- _PROBLEM REQUIREMENTS_
Reproduce the section of the article about six young Kansas City performers starting at "What makes a" and ending at "of both meanings.", and switch every "six young people" to "six young artists".

[[ EXTRACT PROVIDED, beginning ]]

What makes a person cool? For those in Kansas City, being cool in the summer can be difficult with heat waves and more, but for six young people, being cool is not a physical state, but a state of being. These guys are collectively COOL! Even in slang dictionaries, cool is still subjective … there is the cool that means excellent and interesting or the cool that is fashionable. For six young people, cool is a combination of both meanings.

There is the youngest of the six, Addison Landes, 11, who loves performing. Her voice and acting abilities have already landed her in small local films. Next is Nelle Henning, 12. She is an incredible violinist who fell in love with the many genres of music available to the instrument including bluegrass. Next is Zeb Lyons. He’s 13 years old with a tremendous love for ballet. And don’t worry, his friend support him 110 percent. They often come to the performances he is in. Then there is Jada Kimbrough, a young 17-year-old pianist whose musical tastes includes no clear-cut genre, but she does excel at jazz piano. Connor Leimer is also 17 and a promising songwriter and guitarist. The oldest is Bailey Becvar. She’s a photographer whose work walks the line between photojournalism, high fashion and fun.

Addison Landes, 11, singer

DSC_0843Addison Landes is developing her vocal chops under the direction of vocal instructor Lauren Braton, who has studio space at the Kansas City Young Audiences-Community School of the Arts. Addison has been taking lessons with Braton for three years now.

[[ EXTRACT PROVIDED, end ]]
[[ DATASET EXTRACT, beginning ]]

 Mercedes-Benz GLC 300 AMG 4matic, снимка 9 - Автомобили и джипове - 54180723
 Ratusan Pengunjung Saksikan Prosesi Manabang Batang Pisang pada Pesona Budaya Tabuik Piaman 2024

[[ DATASET EXTRACT, end ]]
[[ DATASET EXTRACT, beginning ]]

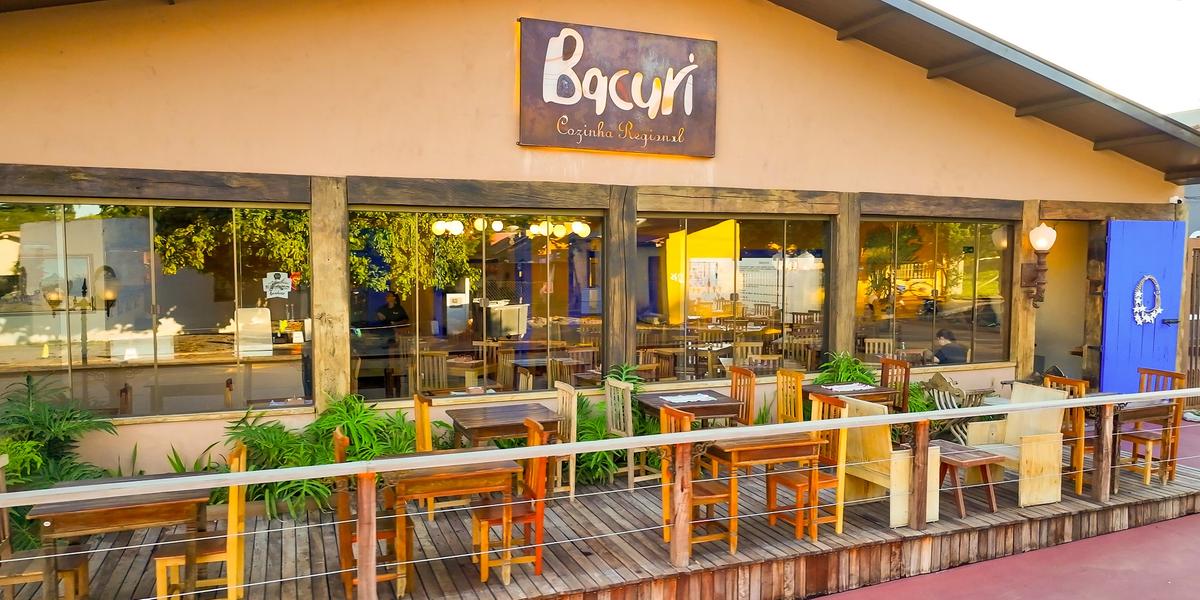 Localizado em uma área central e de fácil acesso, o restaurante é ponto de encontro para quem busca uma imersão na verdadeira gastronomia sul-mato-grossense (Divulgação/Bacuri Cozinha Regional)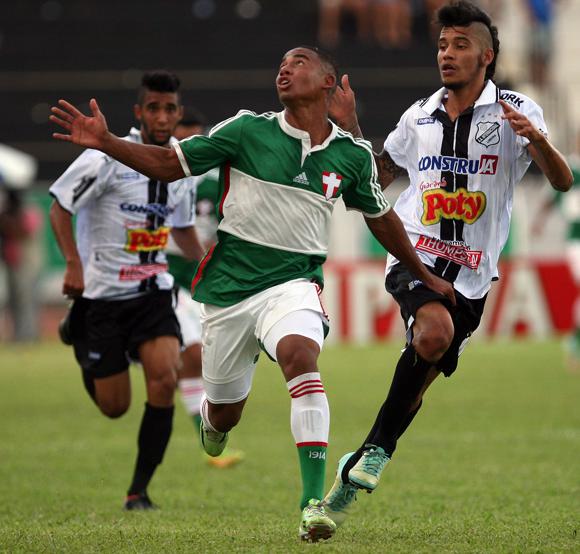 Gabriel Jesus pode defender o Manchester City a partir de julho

[[ DATASET EXTRACT, end ]]

- _RESPONSE BELOW_
What makes a person cool? For those in Kansas City, being cool in the summer can be difficult with heat waves and more, but for six young artists, being cool is not a physical state, but a state of being. These guys are collectively COOL! Even in slang dictionaries, cool is still subjective … there is the cool that means excellent and interesting or the cool that is fashionable. For six young artists, cool is a combination of both meanings.